Assignment: Below is a listing. Set down exactly the lines from the one containing "scientific name: Loxodonta africana" through the one containing "Q: Fraction of annotators marking 'interacting'?", both ends included, and leave out the rest.

Source data:
····················

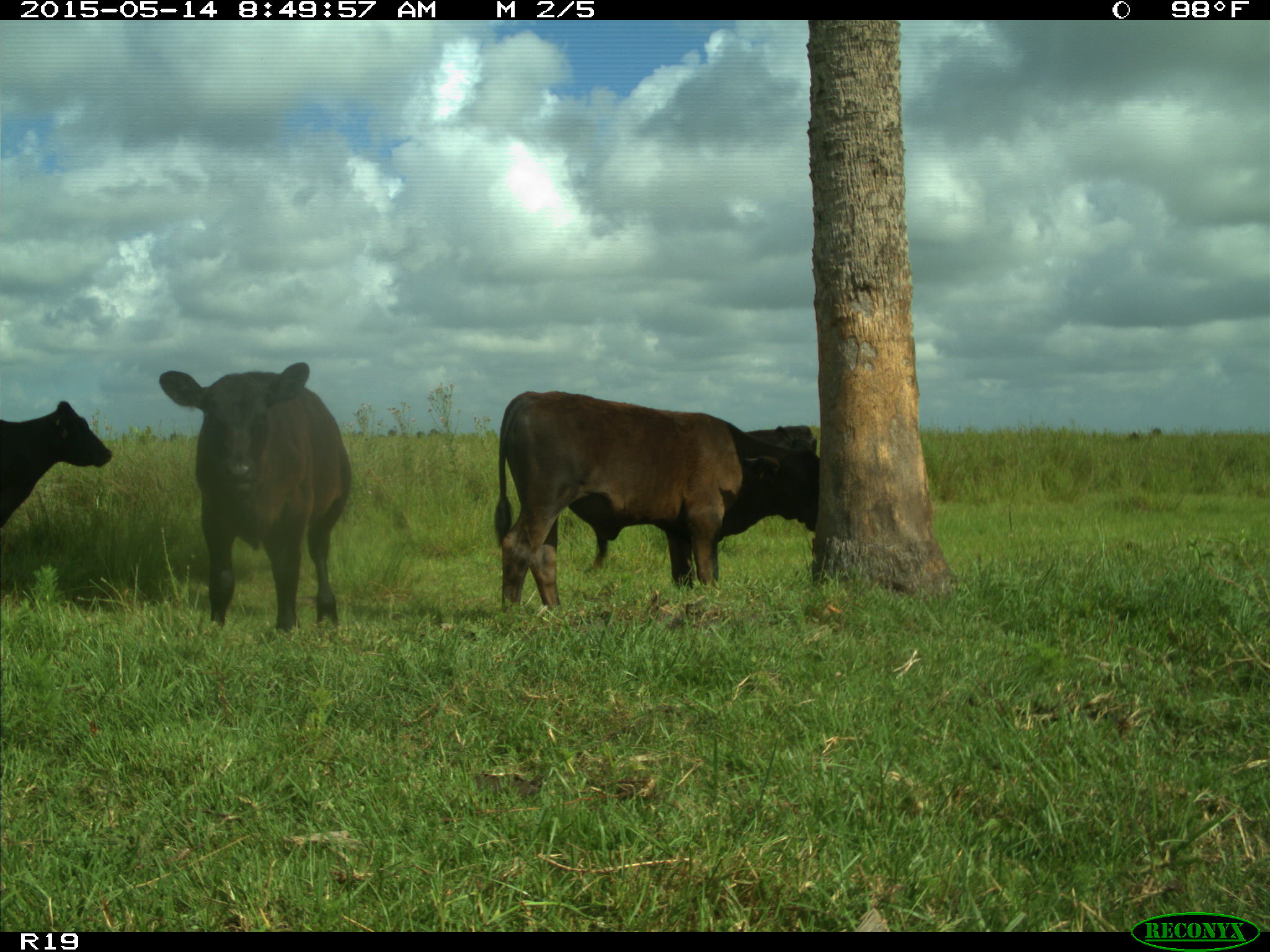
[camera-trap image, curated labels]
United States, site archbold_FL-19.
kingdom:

····················

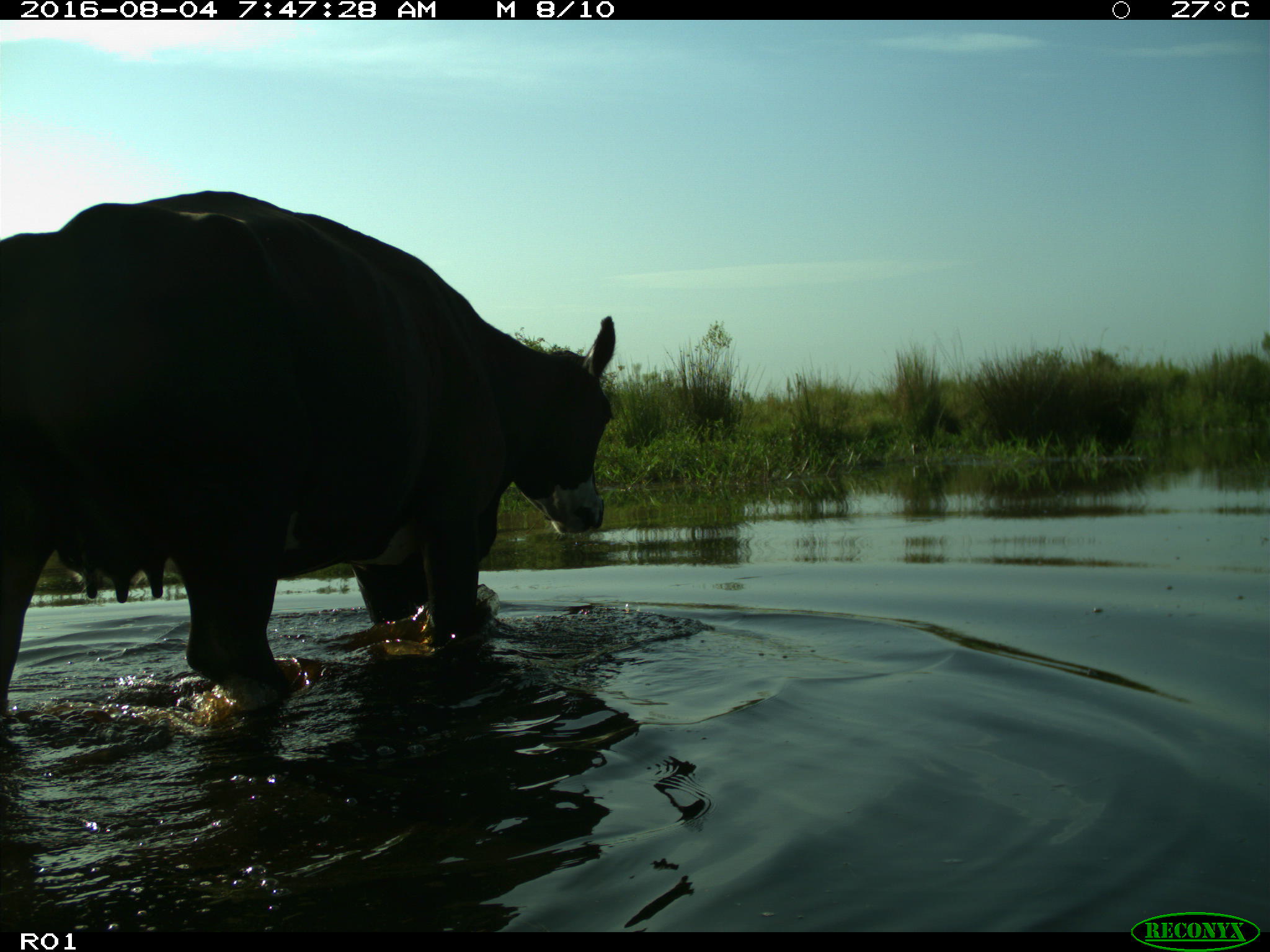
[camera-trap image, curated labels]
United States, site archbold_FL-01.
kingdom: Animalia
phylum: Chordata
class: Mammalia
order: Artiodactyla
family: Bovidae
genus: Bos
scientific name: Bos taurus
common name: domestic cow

····················

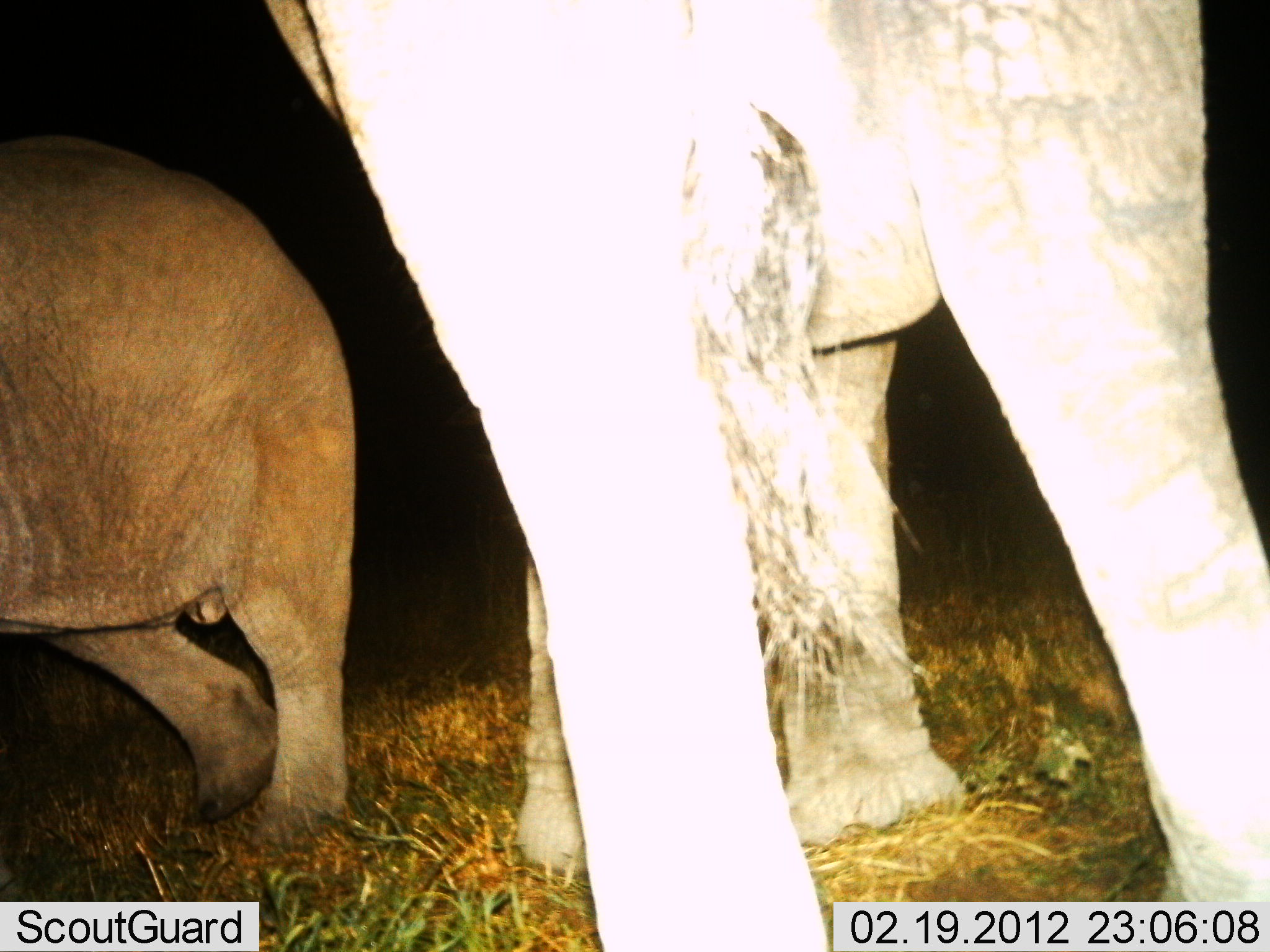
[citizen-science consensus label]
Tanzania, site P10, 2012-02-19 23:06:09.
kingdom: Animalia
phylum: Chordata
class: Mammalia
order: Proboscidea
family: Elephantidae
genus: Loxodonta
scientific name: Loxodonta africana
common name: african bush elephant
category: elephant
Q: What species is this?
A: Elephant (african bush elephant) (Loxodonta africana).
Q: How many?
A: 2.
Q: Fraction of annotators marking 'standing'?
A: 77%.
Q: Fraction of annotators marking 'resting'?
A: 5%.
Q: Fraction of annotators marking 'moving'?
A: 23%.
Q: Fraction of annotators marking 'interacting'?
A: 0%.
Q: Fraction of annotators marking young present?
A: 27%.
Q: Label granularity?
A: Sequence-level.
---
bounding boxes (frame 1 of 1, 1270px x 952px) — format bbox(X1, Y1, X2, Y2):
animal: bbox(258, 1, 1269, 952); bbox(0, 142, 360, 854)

····················

Solution for this exercise:
scientific name: Loxodonta africana
common name: african bush elephant
category: elephant
Q: What species is this?
A: Elephant (african bush elephant) (Loxodonta africana).
Q: How many?
A: 2.
Q: Fraction of annotators marking 'standing'?
A: 77%.
Q: Fraction of annotators marking 'resting'?
A: 5%.
Q: Fraction of annotators marking 'moving'?
A: 23%.
Q: Fraction of annotators marking 'interacting'?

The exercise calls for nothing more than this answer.